We have a heavily nested json document containing server metrcs, the document contains > 1000 fields some of which are completely irrelevant to us for analytic purposes so i would like to remove them before indexing the document in Elastic.
However i am unable to find the correct filter to use as the fields i want to remove have common names in multiple different objects within the document.
The source document looks like this ( reduced in size)
[
{
"server": {
"is_master": true,
"name": "MYServer",
"id": 2111
},
"metrics": {
"Server": {
"time": {
"boundary": {},
"type": "TEXT",
"display_name": "Time",
"value": "2018-11-01 14:57:52"
}
},
"Mem_OldGen": {
"used": {
"boundary": {},
"display_name": "Used(mb)",
"value": 687
},
"committed": {
"boundary": {},
"display_name": "Committed(mb)",
"value": 7116
}
"cpu_count": {
"boundary": {},
"display_name": "Cores",
"value": 4
}
}
}
}
]
I wish to remove the "display_name", "boundary" and possible "type" fields from all of the objects.

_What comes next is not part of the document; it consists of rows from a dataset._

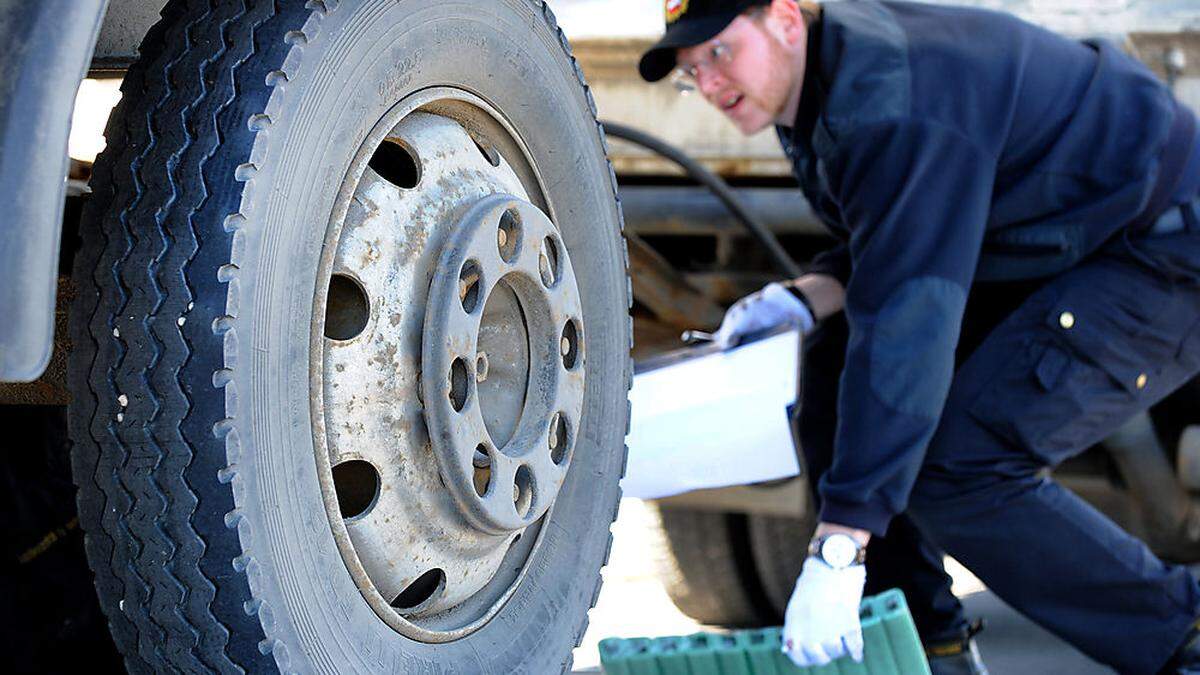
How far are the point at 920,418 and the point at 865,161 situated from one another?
407 mm

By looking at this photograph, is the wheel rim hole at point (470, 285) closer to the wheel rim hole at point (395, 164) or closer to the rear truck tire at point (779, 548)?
the wheel rim hole at point (395, 164)

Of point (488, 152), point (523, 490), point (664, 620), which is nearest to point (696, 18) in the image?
point (488, 152)

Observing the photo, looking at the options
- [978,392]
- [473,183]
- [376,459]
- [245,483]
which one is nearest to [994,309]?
[978,392]

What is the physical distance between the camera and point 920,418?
1.99 metres

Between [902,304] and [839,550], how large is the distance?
1.23 ft

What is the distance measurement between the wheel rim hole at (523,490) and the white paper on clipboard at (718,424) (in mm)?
875

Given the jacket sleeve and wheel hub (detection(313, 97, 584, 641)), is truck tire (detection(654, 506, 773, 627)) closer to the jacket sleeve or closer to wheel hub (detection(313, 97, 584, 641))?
the jacket sleeve

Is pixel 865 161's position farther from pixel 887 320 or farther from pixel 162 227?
pixel 162 227

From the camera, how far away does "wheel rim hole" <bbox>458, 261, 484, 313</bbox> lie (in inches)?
50.4

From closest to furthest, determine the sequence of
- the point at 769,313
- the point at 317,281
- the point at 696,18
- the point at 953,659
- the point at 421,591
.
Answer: the point at 317,281 < the point at 421,591 < the point at 696,18 < the point at 953,659 < the point at 769,313

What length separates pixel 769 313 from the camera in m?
2.61

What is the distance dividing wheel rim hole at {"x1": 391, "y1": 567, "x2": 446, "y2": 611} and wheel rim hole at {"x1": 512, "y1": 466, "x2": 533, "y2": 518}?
11 cm

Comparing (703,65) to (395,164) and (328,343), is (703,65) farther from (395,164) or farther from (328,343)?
(328,343)

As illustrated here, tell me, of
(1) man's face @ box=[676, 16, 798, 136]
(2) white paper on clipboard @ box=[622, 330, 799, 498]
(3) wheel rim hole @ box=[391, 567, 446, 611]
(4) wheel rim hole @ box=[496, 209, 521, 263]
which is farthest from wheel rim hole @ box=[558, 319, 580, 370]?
(1) man's face @ box=[676, 16, 798, 136]
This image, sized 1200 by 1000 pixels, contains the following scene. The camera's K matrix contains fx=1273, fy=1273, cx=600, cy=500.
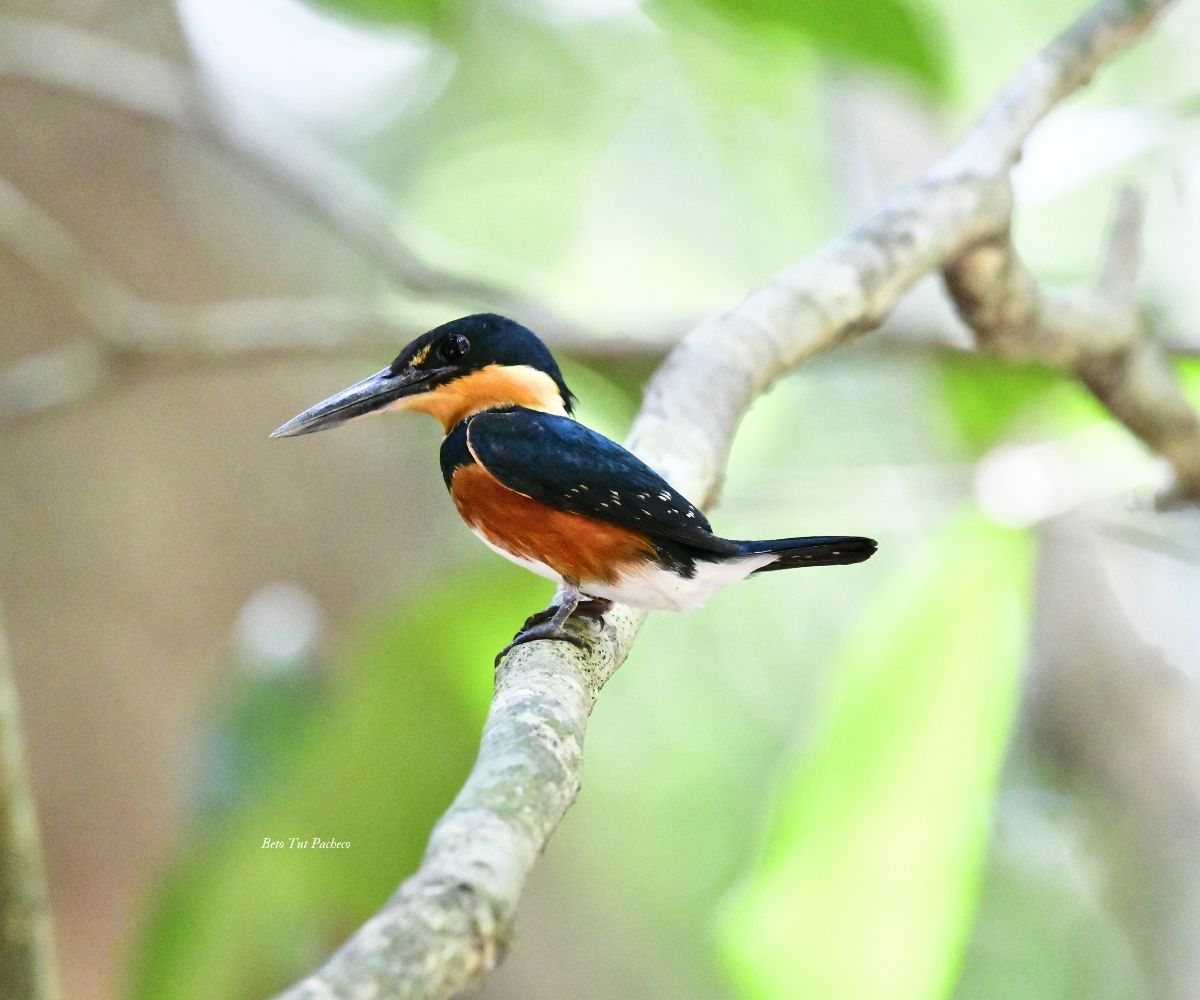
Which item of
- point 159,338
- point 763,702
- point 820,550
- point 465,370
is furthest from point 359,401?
point 763,702

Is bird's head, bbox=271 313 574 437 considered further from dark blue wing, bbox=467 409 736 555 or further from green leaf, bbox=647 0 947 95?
green leaf, bbox=647 0 947 95

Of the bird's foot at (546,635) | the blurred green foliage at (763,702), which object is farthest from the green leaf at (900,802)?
the bird's foot at (546,635)

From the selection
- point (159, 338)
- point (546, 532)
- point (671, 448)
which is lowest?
point (546, 532)

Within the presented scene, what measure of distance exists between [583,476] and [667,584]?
0.12 m

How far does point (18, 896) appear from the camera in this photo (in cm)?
123

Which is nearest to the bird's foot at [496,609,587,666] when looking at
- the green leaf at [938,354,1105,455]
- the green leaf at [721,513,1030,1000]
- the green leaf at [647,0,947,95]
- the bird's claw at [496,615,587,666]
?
the bird's claw at [496,615,587,666]

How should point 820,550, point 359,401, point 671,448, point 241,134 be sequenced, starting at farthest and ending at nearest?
point 241,134 → point 671,448 → point 359,401 → point 820,550

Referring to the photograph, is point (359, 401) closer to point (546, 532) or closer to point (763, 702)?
point (546, 532)

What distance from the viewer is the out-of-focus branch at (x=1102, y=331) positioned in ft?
4.90

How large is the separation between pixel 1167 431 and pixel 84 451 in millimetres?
2243

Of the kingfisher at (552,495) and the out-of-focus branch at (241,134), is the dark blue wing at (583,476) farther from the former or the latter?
the out-of-focus branch at (241,134)

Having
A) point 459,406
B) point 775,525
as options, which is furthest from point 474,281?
point 459,406

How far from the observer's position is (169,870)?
6.58 ft

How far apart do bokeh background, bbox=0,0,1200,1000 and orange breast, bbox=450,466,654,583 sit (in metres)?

I have started with a simple enough rubyfilter to loop the json
filter {
split{
field => "message"
}
ruby {
code => '
event.get("[metrics][Mem_OldGen][used]").to_hash.keys.each { |k|
logger.info("field is:", k)
if k.include?("display_name")
event.remove(k)
end
if k.include?("boundary")
event.remove(k)
end
}
'
}
}
It first splits the input into one event per server, then it should loop and remove the fields. However i cannot see how to made this sufficiently generic, or to get it to actually remove the field.
EDIT: ELK version 5.6.8